— Aim —
Can you put the listing below into a Markdown table with columns headed No. and Entry, numbering each row and leaving out blank lines and the pictures?

▬▬▬▬▬▬

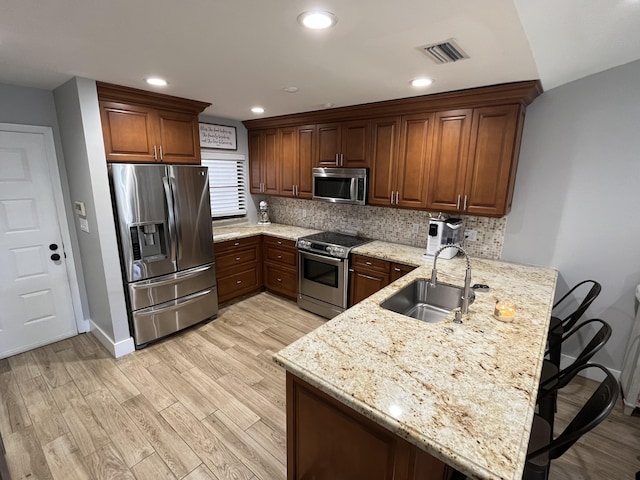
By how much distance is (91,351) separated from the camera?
2883mm

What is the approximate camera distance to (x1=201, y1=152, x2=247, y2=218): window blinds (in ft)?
13.5

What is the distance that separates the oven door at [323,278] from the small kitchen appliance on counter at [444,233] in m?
0.92

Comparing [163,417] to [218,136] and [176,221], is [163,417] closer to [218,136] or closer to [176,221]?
[176,221]

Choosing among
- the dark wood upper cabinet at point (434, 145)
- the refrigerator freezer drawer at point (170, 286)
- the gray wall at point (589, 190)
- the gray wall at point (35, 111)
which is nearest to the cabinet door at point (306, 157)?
the dark wood upper cabinet at point (434, 145)

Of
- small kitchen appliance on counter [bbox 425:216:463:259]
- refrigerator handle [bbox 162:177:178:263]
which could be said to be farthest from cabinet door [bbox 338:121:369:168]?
refrigerator handle [bbox 162:177:178:263]

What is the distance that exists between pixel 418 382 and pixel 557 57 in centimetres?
209

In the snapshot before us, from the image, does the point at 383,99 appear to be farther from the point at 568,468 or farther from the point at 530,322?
the point at 568,468

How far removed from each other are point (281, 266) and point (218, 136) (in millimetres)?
1958

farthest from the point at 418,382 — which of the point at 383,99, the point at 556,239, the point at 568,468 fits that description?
the point at 383,99

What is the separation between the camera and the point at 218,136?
4051 millimetres

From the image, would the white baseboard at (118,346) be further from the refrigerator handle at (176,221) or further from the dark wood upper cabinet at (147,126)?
the dark wood upper cabinet at (147,126)

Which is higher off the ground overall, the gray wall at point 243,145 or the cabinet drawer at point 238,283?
the gray wall at point 243,145

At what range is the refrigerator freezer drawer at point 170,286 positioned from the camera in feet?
9.20

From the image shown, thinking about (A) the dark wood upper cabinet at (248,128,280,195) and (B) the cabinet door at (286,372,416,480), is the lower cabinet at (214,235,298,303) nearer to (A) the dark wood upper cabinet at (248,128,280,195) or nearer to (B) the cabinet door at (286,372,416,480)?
(A) the dark wood upper cabinet at (248,128,280,195)
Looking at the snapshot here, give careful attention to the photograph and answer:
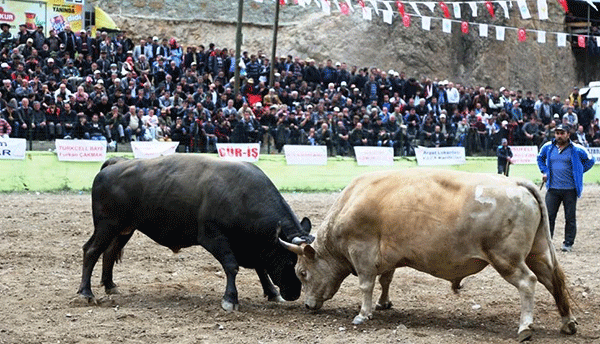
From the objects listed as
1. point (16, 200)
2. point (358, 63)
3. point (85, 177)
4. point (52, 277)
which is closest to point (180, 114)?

▬▬▬▬▬▬

— Final result —
| No. | Entry |
|---|---|
| 1 | By how much distance is (91,351) separated from the camera? |
| 2 | 2883mm |
| 3 | What is the approximate camera distance to (x1=201, y1=152, x2=247, y2=218): window blinds (in ft)? |
| 4 | 13.5 |
| 5 | What is the distance that separates the oven door at [323,278] from the small kitchen appliance on counter at [444,233] in m? |
| 6 | 0.92 |
| 7 | Comparing [163,417] to [218,136] and [176,221], is [163,417] closer to [218,136] or closer to [176,221]? |
| 8 | [176,221] |
| 9 | Choosing among |
| 10 | - the dark wood upper cabinet at point (434, 145) |
| 11 | - the refrigerator freezer drawer at point (170, 286) |
| 12 | - the gray wall at point (589, 190) |
| 13 | - the gray wall at point (35, 111) |
| 14 | which is nearest to the cabinet door at point (306, 157)? |
| 15 | the dark wood upper cabinet at point (434, 145) |
| 16 | Of |
| 17 | - small kitchen appliance on counter [bbox 425:216:463:259] |
| 18 | - refrigerator handle [bbox 162:177:178:263] |
| 19 | which could be said to be farthest from cabinet door [bbox 338:121:369:168]? |
| 20 | refrigerator handle [bbox 162:177:178:263] |
| 21 | What is the distance that exists between pixel 418 382 and pixel 557 57 in centimetres? |
| 22 | 209 |
| 23 | In the snapshot before us, from the image, does the point at 383,99 appear to be farther from the point at 568,468 or farther from the point at 530,322? |
| 24 | the point at 568,468 |
| 25 | How far removed from each other are point (281, 266) and point (218, 136) (in millimetres)? |
| 26 | 1958 |
| 27 | farthest from the point at 418,382 — which of the point at 383,99, the point at 556,239, the point at 568,468 fits that description? |
| 28 | the point at 383,99 |
| 29 | What is the separation between the camera and the point at 218,136? |
| 30 | 4051 millimetres |
| 31 | From the image, would the white baseboard at (118,346) be further from the refrigerator handle at (176,221) or further from the dark wood upper cabinet at (147,126)? |
| 32 | the dark wood upper cabinet at (147,126) |
| 33 | Which is higher off the ground overall, the gray wall at point 243,145 or the cabinet drawer at point 238,283? |
| 34 | the gray wall at point 243,145 |
| 35 | At what range is the refrigerator freezer drawer at point 170,286 positioned from the camera in feet? |
| 36 | 9.20 |
| 37 | From the image shown, thinking about (A) the dark wood upper cabinet at (248,128,280,195) and (B) the cabinet door at (286,372,416,480), is the lower cabinet at (214,235,298,303) nearer to (A) the dark wood upper cabinet at (248,128,280,195) or nearer to (B) the cabinet door at (286,372,416,480)? |
| 38 | (A) the dark wood upper cabinet at (248,128,280,195) |
| 39 | Looking at the snapshot here, give careful attention to the photograph and answer: |
| 40 | From the objects listed as |
| 41 | 1. point (16, 200) |
| 42 | 2. point (358, 63) |
| 43 | 3. point (85, 177) |
| 44 | 4. point (52, 277) |
| 45 | which is closest to point (180, 114)? |